Em relação aos aspetos positivos há unanimidade em apontar que os ODM, beneficiaram de uma campanha de comunicação bem construída, trazendo para o público em geral temas que até então estavam muitas vezes fora dos debates internacionais. Os ODM foram também identificados como um bom instrumento para trabalhar alguns temas: “Ter 8 temas isso foi bom porque começamos a ver que há aqui 8 temas fundamentais” (entrevista C)

A visão da Plataforma Portuguesa das ONGD sobre os ODM foi expressa num documento intitulado “Pós-2015: Uma agenda de Direitos Humanos” e está alinhada com a opinião das ONGD entrevistadas:

É inegável o contributo dos oito objetivos enquanto ferramenta de sensibilização de advocay e de recentramento sobre questões consideradas prioritárias, numa perspetiva de luta contra a pobreza e assente em princípios de dignidade e igualdade.
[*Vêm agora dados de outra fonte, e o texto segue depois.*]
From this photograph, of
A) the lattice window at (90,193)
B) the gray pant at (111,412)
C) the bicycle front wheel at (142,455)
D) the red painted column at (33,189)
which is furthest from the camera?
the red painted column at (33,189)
Porém em época de balanços, existe igualmente um consenso generalizado do seu fator de distorção e de marginalização, ao constatar-se pouco ou nenhum progresso em determinadas questões-chave que não estão diretamente cobertas pelos ODM, como as desigualdades, o desemprego, a governação ou a questão da segurança dos Estados (Plataforma Portuguesa das ONGD, 2013: 2).

VI.2.2.2. Categoria 6: Limitações dos ODM

Independentemente de terem ou não criado projetos que concorressem diretamente para os ODM, as ONGD têm um olhar crítico sobre os mesmos.

Para o CIDAC, os ODM estavam apenas preocupados em tratar sintomas, em vez de se preocuparem com as causas da pobreza e das desigualdades nas relações comerciais entre países, e com as desigualdades na distribuição de riqueza:

A nossa perspetiva é que os ODM centraram-se mais em tratar causas imediatas (…) houve alguns progressos, mas por exemplo também houve situações em que pioraram”. Como exemplos disso os retrocessos a nível da rede de distribuição de riqueza, a nível ambiental com impactos na agricultura, na degradação do solo, alterações climáticas e concentração da riqueza e a inexistência de casos ligados à justiça social.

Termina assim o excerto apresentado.